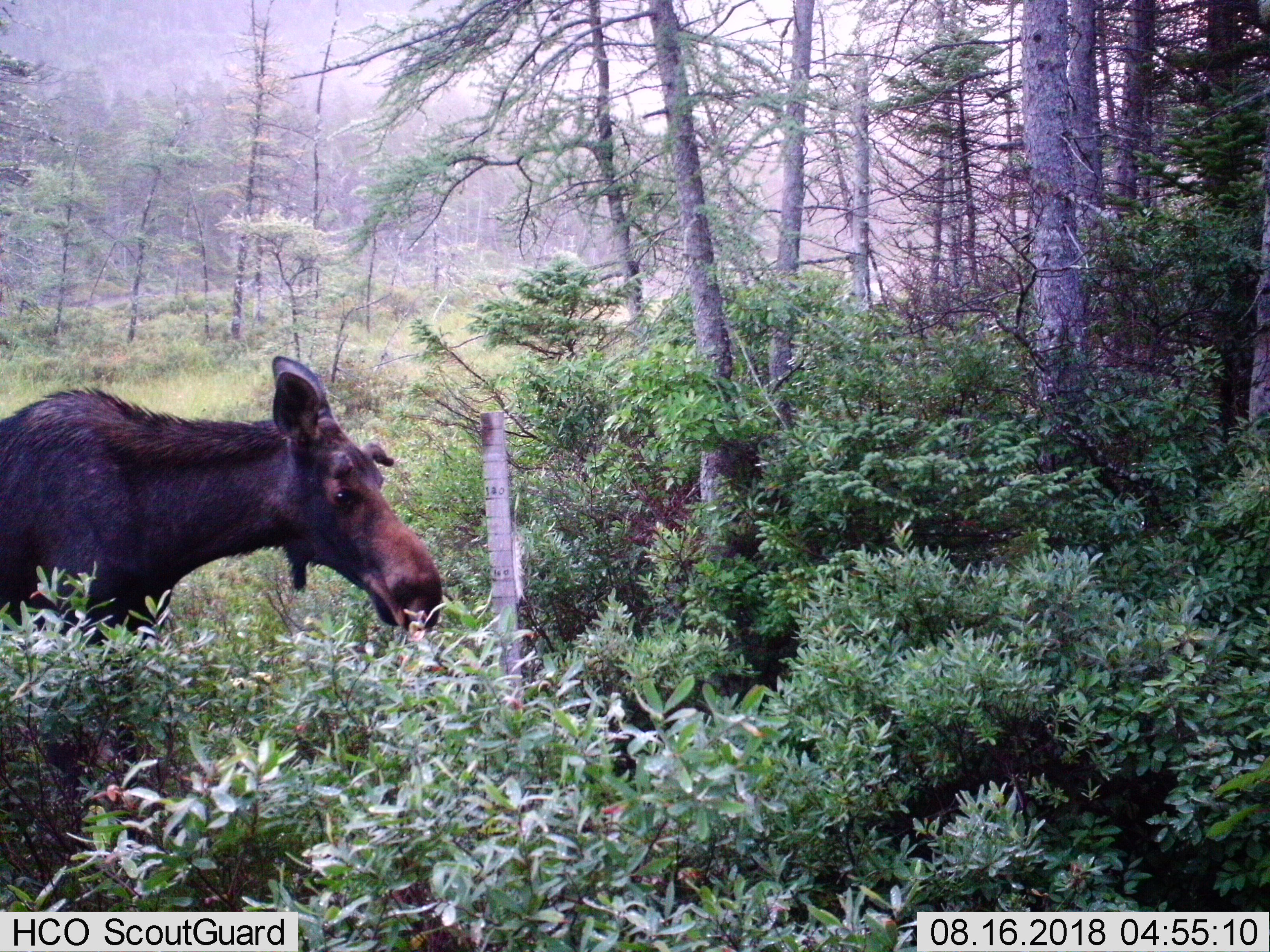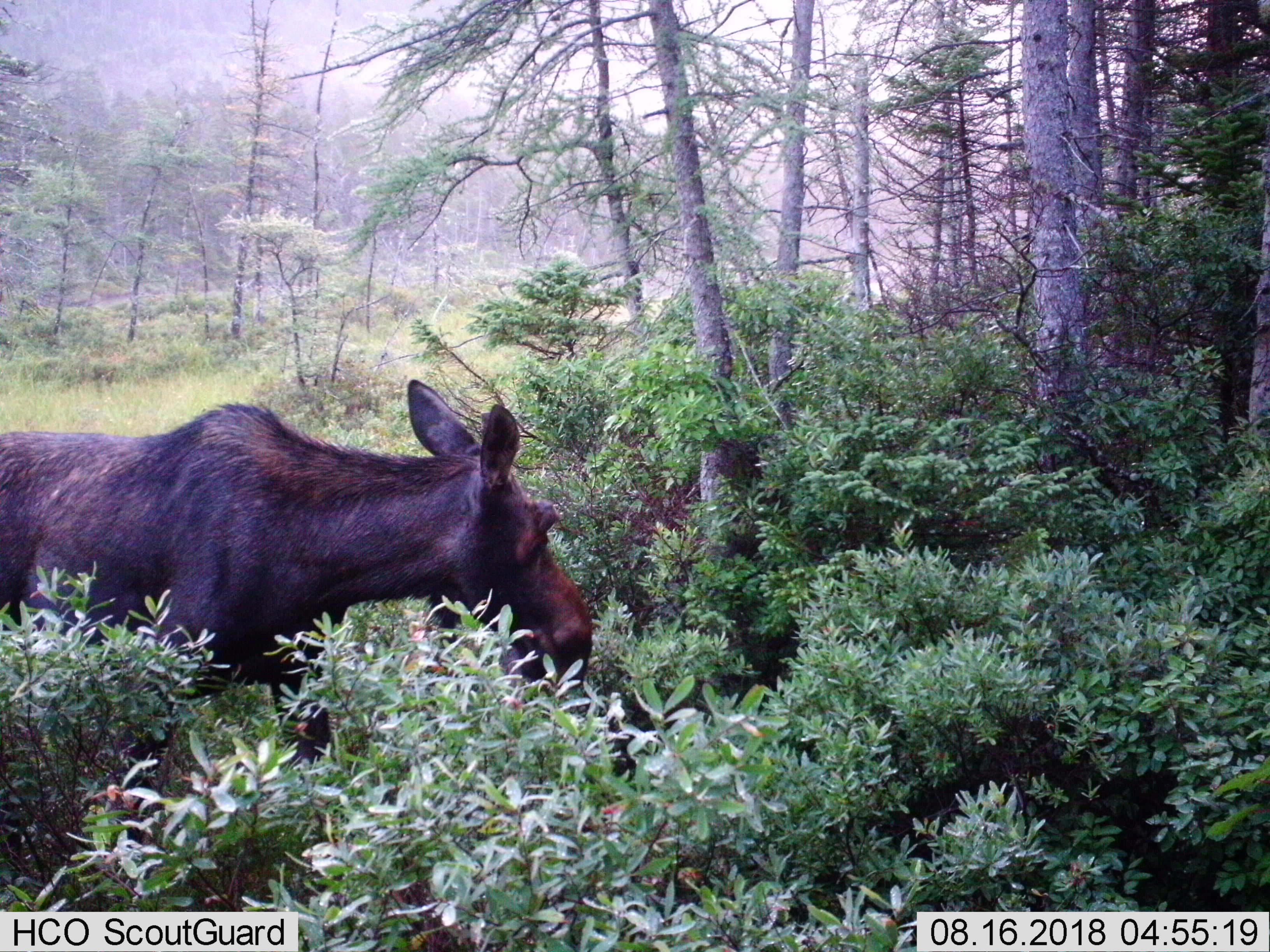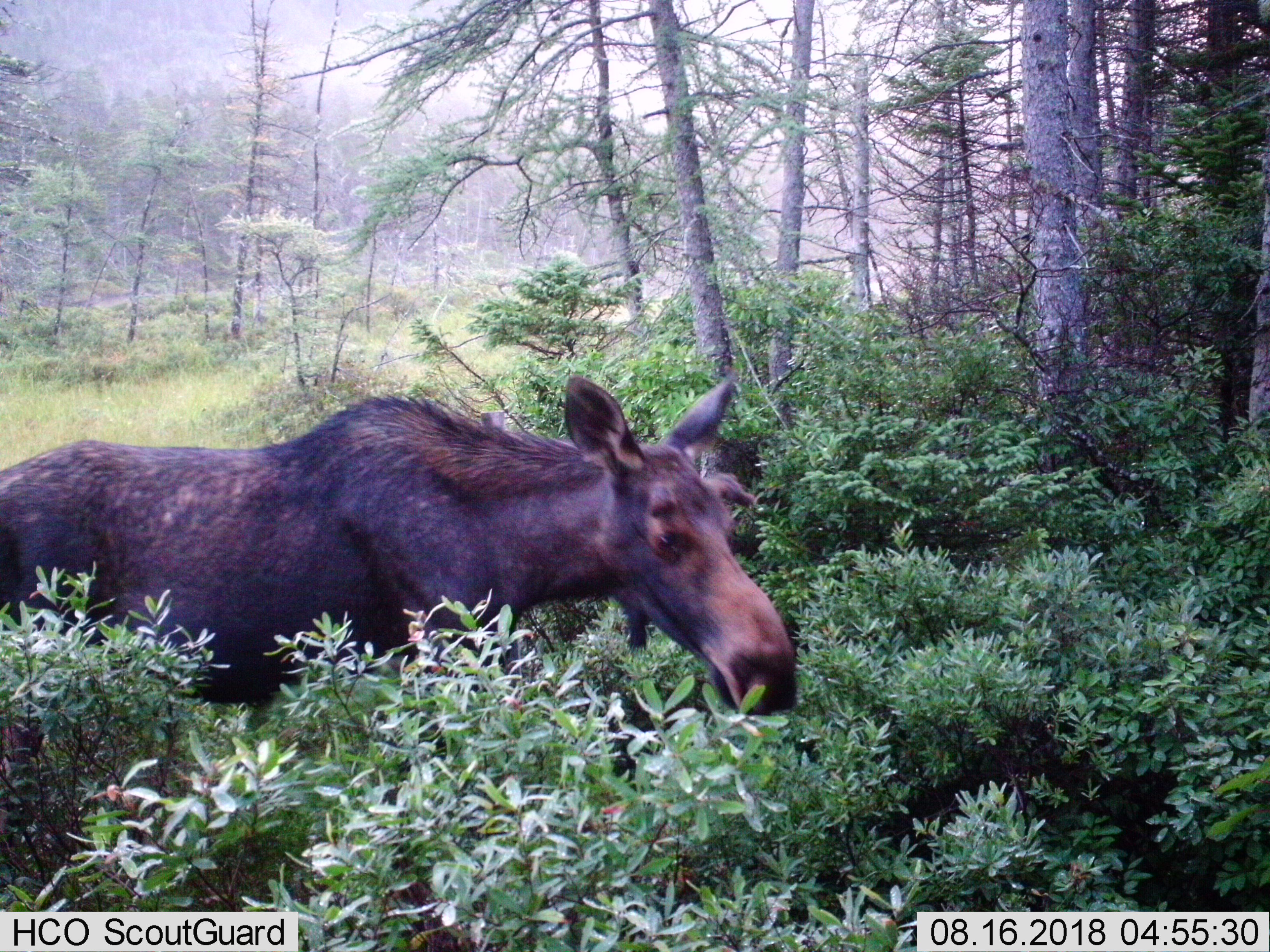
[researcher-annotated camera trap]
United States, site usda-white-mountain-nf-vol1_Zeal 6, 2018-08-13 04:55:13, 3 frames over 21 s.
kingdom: Animalia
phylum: Chordata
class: Mammalia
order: Artiodactyla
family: Cervidae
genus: Alces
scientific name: Alces alces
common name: moose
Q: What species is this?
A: Moose (Alces alces).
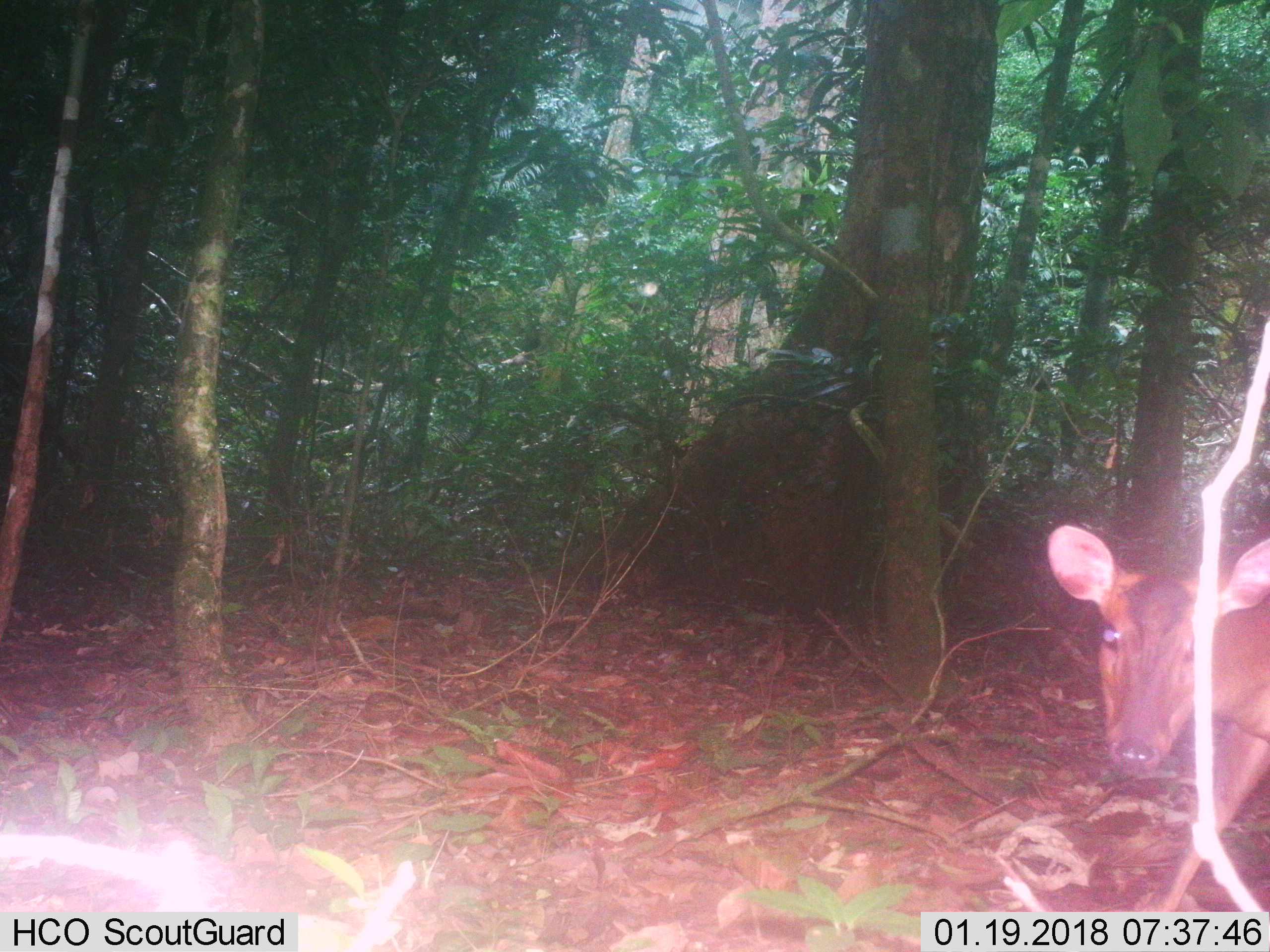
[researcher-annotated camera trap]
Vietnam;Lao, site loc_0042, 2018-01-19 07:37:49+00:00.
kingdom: Animalia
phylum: Chordata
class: Mammalia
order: Artiodactyla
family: Cervidae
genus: Muntiacus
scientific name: Muntiacus vuquangensis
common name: large-antlered muntjac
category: large antlered muntjac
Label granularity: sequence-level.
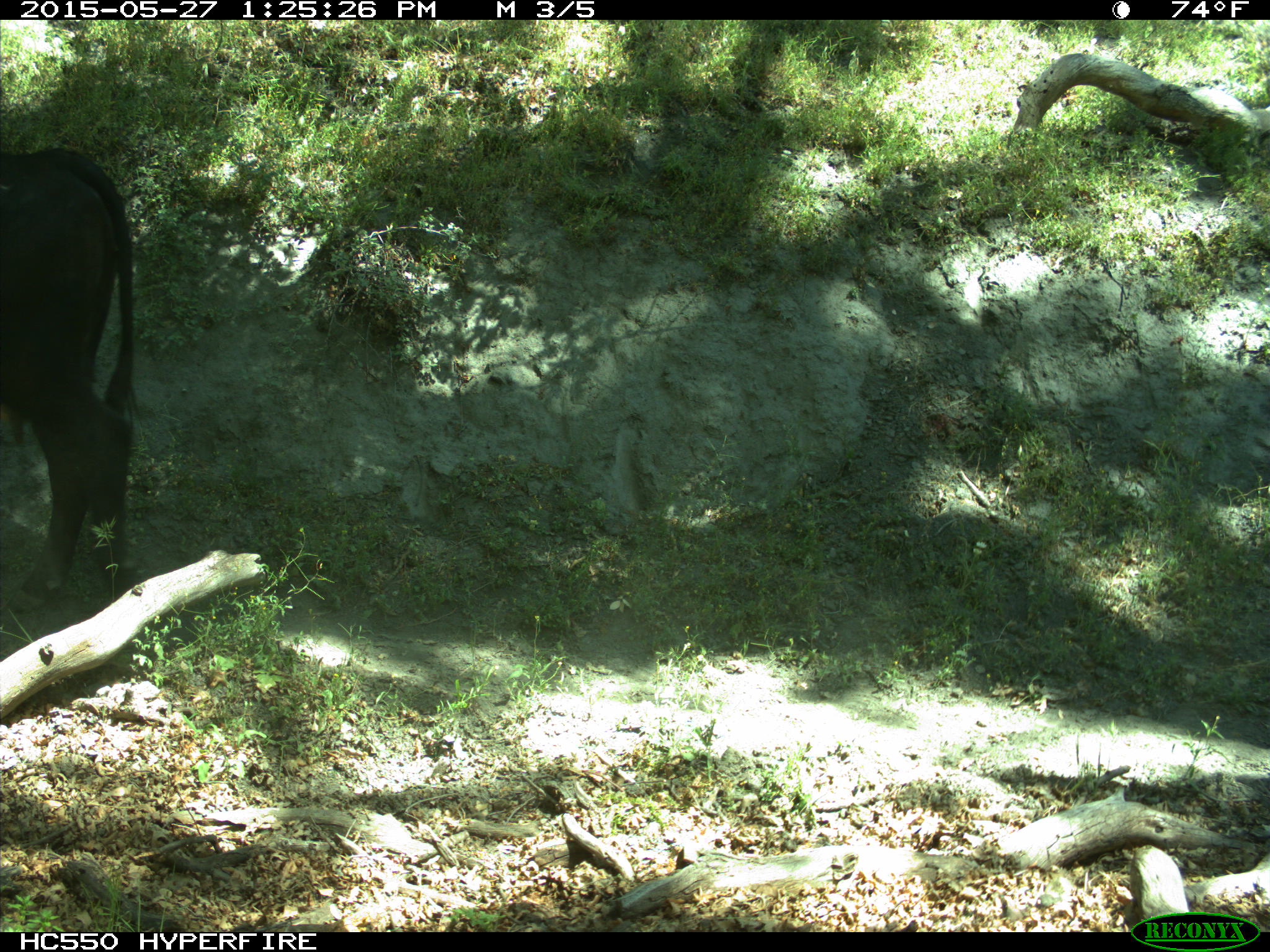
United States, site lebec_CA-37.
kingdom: Animalia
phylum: Chordata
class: Mammalia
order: Artiodactyla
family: Bovidae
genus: Bos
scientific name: Bos taurus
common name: domestic cow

TASK BRIEF :: Please copy out each line above exactly as written, but not the pictures.

EXERCISE RESULT ::
[researcher-annotated camera trap]
United States, site usda-white-mountain-nf-vol1_Zeal 6, 2018-08-13 04:55:13, 3 frames over 21 s.
kingdom: Animalia
phylum: Chordata
class: Mammalia
order: Artiodactyla
family: Cervidae
genus: Alces
scientific name: Alces alces
common name: moose
Q: What species is this?
A: Moose (Alces alces).
[researcher-annotated camera trap]
Vietnam;Lao, site loc_0042, 2018-01-19 07:37:49+00:00.
kingdom: Animalia
phylum: Chordata
class: Mammalia
order: Artiodactyla
family: Cervidae
genus: Muntiacus
scientific name: Muntiacus vuquangensis
common name: large-antlered muntjac
category: large antlered muntjac
Label granularity: sequence-level.
United States, site lebec_CA-37.
kingdom: Animalia
phylum: Chordata
class: Mammalia
order: Artiodactyla
family: Bovidae
genus: Bos
scientific name: Bos taurus
common name: domestic cow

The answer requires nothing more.